- CONSEGNA 1: Traduci in inglese, per favore, questa frase dell'intervista: «Sono un designer e lavoro a Lugano.»
- CONSEGNA 2: Scrivi il seguito dell'intervista, cominciando subito dopo la domanda sull'album «VADAVIALCOVID».

- BRANO DEL DOCUMENTO:
..............................
Vi posso tranquillamente dire che sono una persona qualunque. Niente di speciale. Ehehe! Sono un designer e lavoro a Lugano. Ogni mattina, come tanti, mi butto nel traffico – con tutte le difficoltà del caso – per raggiungere il mio posto di lavoro. Sono sposato e sono padre di famiglia, ho due fantastici “nanetti” di 6 e 5 anni. Mi piace la natura, i boschi e coltivare l’orto.

 

Il 6 novembre è uscito il vostro ultimo album “VADAVIALCOVID”. Come sono nate le canzoni e di cosa parlano?
..............................
- DATI ESTRATTI:

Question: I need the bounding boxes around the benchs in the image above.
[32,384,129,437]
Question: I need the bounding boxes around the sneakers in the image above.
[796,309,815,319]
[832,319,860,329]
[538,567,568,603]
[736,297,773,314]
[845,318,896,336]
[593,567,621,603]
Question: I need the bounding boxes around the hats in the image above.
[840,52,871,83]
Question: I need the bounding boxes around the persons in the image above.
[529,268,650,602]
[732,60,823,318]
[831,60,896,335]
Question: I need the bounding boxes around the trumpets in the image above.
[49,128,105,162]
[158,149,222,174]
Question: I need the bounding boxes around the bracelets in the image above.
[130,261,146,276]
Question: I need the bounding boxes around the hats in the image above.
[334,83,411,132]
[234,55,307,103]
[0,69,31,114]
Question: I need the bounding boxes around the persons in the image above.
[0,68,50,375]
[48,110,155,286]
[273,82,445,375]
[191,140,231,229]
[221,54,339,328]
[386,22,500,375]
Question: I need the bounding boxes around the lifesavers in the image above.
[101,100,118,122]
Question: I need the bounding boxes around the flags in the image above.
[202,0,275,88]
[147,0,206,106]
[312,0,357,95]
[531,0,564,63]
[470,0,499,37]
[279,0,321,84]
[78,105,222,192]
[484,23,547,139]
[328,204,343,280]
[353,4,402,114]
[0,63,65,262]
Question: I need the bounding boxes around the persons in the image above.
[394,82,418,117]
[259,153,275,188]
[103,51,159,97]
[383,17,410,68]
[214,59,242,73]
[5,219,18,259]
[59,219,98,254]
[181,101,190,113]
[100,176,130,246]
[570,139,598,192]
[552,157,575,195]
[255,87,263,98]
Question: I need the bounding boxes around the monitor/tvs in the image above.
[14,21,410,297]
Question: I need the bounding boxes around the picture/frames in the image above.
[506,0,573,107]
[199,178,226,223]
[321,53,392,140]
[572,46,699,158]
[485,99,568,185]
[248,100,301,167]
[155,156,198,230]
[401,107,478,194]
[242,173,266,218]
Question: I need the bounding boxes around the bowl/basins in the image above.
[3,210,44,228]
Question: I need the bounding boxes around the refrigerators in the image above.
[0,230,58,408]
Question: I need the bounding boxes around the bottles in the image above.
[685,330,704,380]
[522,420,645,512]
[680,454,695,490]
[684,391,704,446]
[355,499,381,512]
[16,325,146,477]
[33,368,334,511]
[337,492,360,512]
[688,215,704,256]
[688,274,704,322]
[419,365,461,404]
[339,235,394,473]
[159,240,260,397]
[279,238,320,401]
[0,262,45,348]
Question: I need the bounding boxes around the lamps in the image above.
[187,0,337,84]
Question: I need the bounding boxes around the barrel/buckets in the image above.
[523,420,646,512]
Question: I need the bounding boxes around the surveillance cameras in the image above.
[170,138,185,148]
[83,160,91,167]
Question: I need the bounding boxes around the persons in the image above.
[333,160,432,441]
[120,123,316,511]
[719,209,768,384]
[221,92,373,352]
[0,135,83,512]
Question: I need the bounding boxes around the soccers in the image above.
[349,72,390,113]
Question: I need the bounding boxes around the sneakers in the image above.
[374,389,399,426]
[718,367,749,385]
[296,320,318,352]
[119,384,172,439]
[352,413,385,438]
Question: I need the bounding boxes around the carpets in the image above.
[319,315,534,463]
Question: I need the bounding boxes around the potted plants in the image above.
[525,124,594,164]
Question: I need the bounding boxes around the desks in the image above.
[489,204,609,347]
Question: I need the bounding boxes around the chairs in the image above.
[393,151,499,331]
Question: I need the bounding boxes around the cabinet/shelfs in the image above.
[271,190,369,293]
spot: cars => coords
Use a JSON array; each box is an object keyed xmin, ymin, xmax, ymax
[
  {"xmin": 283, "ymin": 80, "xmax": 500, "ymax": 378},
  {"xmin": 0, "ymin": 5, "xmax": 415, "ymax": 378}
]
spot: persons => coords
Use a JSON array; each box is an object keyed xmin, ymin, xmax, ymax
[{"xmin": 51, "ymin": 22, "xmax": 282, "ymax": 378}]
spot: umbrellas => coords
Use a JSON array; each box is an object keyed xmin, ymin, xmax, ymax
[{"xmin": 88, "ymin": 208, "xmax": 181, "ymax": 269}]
..............................
- RISPOSTA ATTESA 1: I am a designer and I work in Lugano.

- RISPOSTA ATTESA 2:
Le canzoni sono nate in un lasso temporale di 20 anni. Però si sono materializzate in brevissimo tempo. “Öcc” ad esempio è datata 2000, ma durante il lockdown di marzo l’abbiamo riscritta e riarrangiata. Altre canzoni invece (se penso a “Bud & Terence”, “Kursk”, “Capito”, ecc.) sono state scritte proprio qualche mese fa. Le canzoni parlano di svariate tematiche: dal Covid-19 come “Kursk”, a riflessioni più ampie sul contatto fisico e non solo come “Piano”, a brani più scanzonati come Bud & Terence (i loro film ci hanno fatto compagnia durante il lockdown), a canzoni che parlano di personaggi leggendari (riemersi alla nostra memoria chissà perché proprio questa primavera) come ad esempio “Giani Mutur”.

 

Il 2020 è anche un anno importante per voi: avete festeggiato i 20 anni del gruppo “The Vad Vuc”. Ripensando a tutti questi anni, quali sono i 3 ricordi più belli?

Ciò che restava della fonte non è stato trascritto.